为优化贝叶斯优化而预先培训的高斯进程</s> (Pre-trained Gaussian processes for Bayesian optimization)

Bayesian optimization (BO) has become a popular strategy for global optimization of expensive real-world functions. Contrary to a common expectation that BO is suited to optimizing black-box functions, it actually requires domain knowledge about those functions to deploy BO successfully. Such domain knowledge often manifests in Gaussian process (GP) priors that specify initial beliefs on functions. However, even with expert knowledge, it is non-trivial to quantitatively define a prior. This is especially true for hyperparameter tuning problems on complex machine learning models, where landscapes of tuning objectives are often difficult to comprehend.
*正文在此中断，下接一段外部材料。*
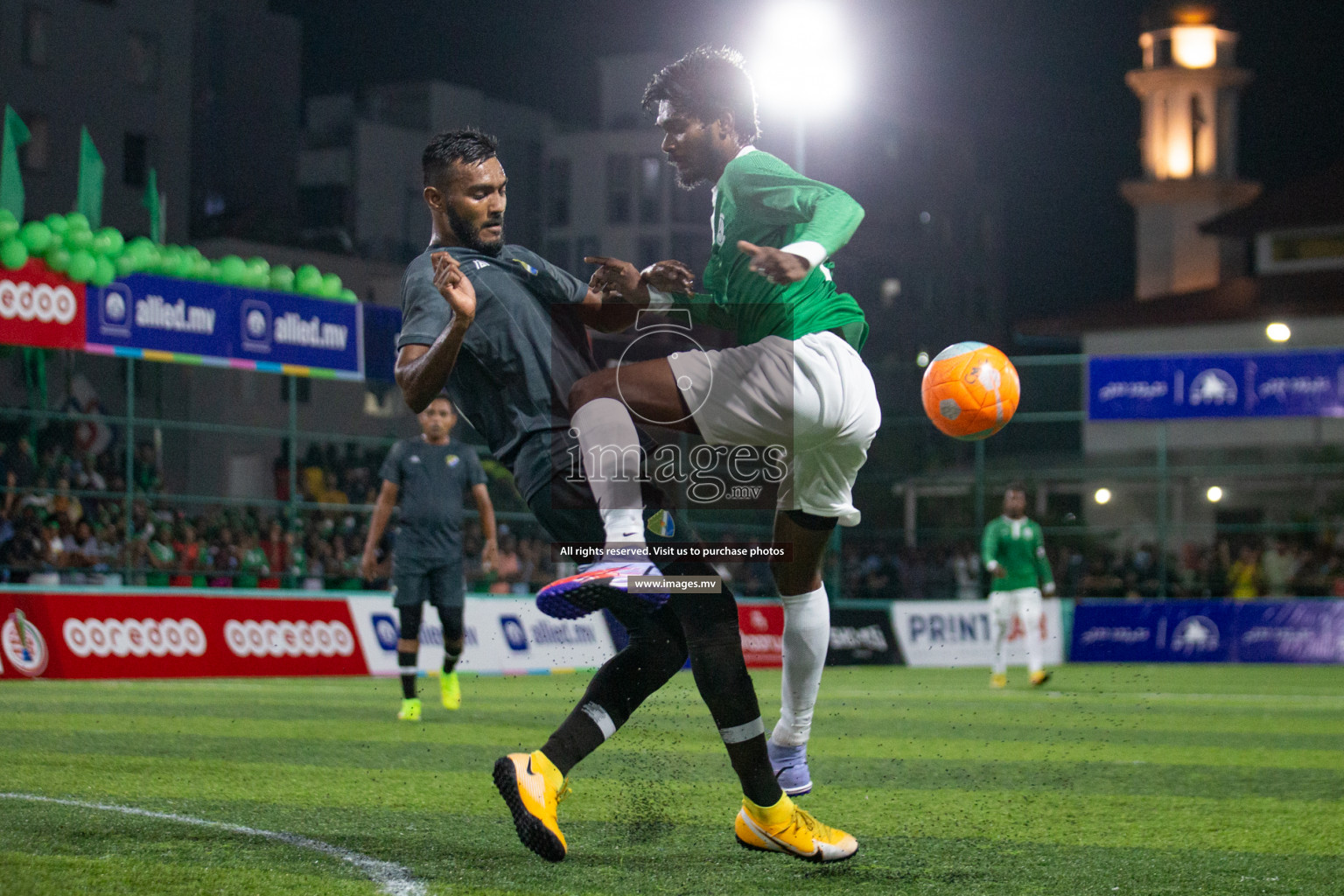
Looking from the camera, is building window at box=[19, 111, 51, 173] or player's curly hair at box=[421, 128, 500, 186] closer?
player's curly hair at box=[421, 128, 500, 186]

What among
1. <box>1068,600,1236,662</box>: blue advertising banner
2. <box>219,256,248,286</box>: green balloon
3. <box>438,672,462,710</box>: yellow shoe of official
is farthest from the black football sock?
<box>1068,600,1236,662</box>: blue advertising banner

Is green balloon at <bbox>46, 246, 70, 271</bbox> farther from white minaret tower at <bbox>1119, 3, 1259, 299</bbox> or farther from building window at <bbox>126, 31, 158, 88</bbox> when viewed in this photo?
white minaret tower at <bbox>1119, 3, 1259, 299</bbox>

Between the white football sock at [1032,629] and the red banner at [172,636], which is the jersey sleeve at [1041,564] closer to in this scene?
the white football sock at [1032,629]

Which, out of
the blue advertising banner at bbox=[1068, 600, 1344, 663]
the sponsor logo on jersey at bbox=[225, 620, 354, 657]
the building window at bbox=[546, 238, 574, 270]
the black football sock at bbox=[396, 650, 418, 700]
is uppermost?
the building window at bbox=[546, 238, 574, 270]

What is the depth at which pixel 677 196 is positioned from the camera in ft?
183

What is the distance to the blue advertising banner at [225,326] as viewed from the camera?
15523 mm

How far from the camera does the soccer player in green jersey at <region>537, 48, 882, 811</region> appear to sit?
4535mm

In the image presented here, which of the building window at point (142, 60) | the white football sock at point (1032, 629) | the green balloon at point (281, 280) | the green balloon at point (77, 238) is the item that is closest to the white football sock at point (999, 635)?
the white football sock at point (1032, 629)

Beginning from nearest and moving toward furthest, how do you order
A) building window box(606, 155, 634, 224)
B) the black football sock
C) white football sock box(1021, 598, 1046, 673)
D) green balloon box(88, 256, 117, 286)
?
the black football sock < green balloon box(88, 256, 117, 286) < white football sock box(1021, 598, 1046, 673) < building window box(606, 155, 634, 224)

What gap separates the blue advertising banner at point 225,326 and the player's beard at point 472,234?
11.3 metres

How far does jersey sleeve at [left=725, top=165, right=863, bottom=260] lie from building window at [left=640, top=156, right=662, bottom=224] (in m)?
51.4

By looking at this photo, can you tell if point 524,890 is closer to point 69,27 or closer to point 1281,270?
point 69,27

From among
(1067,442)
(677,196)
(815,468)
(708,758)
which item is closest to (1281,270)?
(1067,442)

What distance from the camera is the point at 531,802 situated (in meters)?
4.42
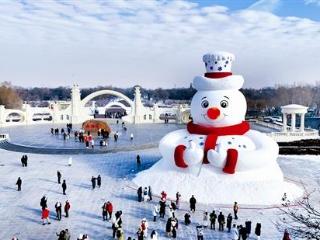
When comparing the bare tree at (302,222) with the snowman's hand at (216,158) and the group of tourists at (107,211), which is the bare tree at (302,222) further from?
the group of tourists at (107,211)

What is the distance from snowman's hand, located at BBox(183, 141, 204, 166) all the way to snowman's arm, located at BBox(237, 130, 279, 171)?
6.30 feet

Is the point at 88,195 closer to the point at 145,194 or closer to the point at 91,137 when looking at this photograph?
the point at 145,194

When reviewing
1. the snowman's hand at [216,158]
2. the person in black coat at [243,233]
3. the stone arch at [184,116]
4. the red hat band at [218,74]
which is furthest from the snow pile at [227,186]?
the stone arch at [184,116]

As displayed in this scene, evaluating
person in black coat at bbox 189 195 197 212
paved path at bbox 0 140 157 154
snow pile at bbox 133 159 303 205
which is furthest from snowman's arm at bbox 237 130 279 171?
paved path at bbox 0 140 157 154

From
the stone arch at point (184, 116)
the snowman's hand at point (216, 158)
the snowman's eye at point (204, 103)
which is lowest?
the snowman's hand at point (216, 158)

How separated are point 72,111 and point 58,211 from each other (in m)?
40.0

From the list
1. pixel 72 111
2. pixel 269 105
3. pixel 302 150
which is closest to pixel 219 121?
pixel 302 150

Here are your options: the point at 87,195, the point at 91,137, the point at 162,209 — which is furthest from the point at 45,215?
the point at 91,137

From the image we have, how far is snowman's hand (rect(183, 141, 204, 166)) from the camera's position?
21.7 m

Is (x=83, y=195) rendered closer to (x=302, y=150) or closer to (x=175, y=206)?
(x=175, y=206)

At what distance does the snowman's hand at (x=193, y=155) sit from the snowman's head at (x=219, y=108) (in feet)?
5.50

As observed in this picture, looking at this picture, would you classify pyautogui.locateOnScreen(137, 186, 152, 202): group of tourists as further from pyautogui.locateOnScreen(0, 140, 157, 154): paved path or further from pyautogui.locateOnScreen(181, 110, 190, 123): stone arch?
pyautogui.locateOnScreen(181, 110, 190, 123): stone arch

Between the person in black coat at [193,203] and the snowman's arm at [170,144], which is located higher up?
the snowman's arm at [170,144]

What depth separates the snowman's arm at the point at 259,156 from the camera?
21422 mm
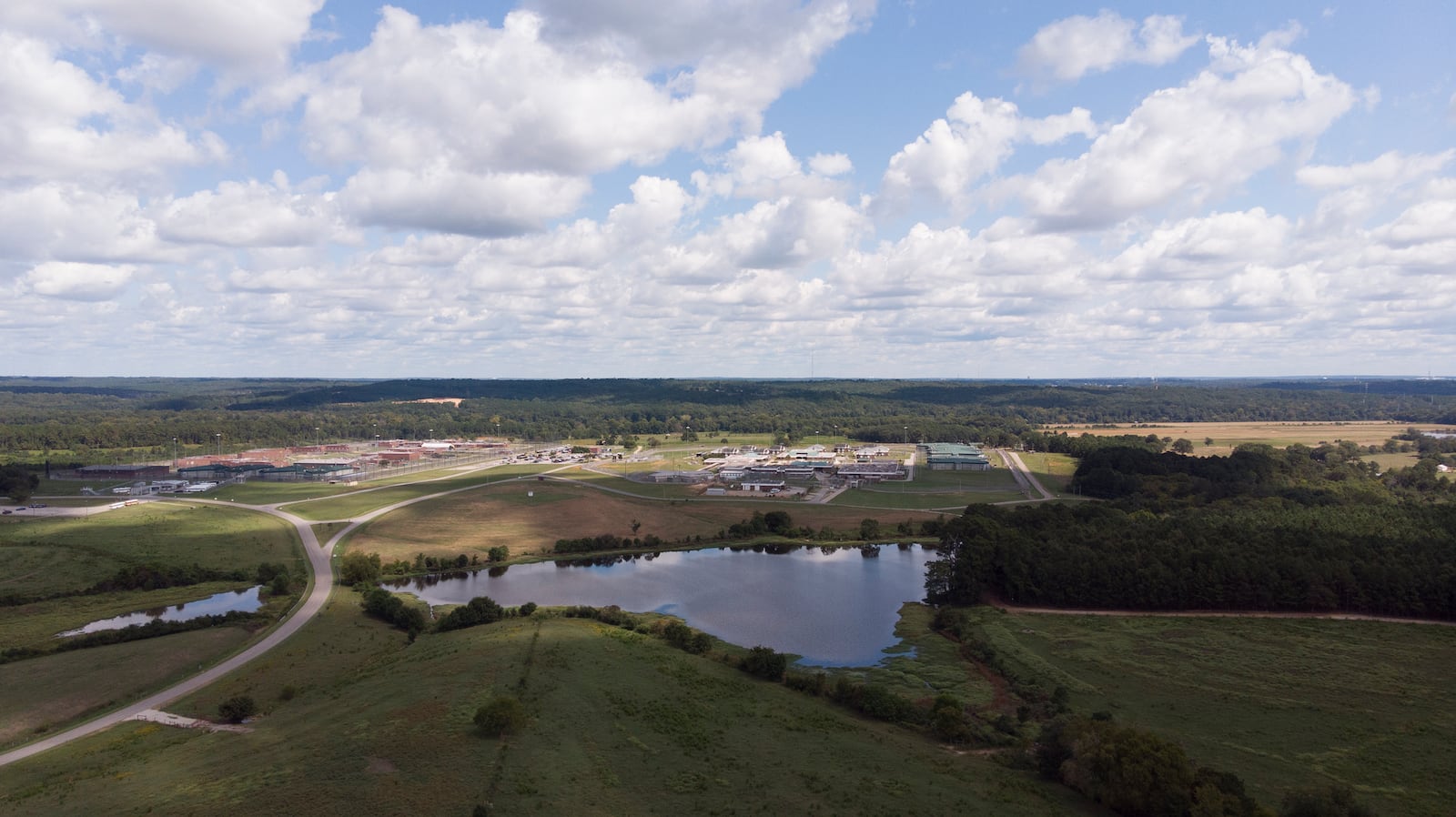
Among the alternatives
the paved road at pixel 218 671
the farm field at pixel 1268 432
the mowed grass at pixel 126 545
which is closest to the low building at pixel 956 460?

We seek an alternative practice for setting these functional priors. In particular, we consider the scenario where we have data from similar functions that allow us to pre-train a tighter distribution a priori. In this work, we detail what pre-training entails for GPs using a KL divergence based loss function, and propose a new pre-training based BO framework named HyperBO. Theoretically, we show bounded posterior predictions and near-zero regrets for HyperBO without assuming the "ground truth" GP prior is known. To verify our approach in realistic model training setups, we collect a large multi-task hyperparameter tuning dataset by training tens of thousands of configurations of near-state-of-the-art deep learning models on popular image and text datasets, as well as a protein sequence dataset. Our results show that on average, HyperBO is able to locate good hyperparameters at least 3 times more efficiently than the best competing methods on both our new tuning dataset and classic multi-task BO benchmarks.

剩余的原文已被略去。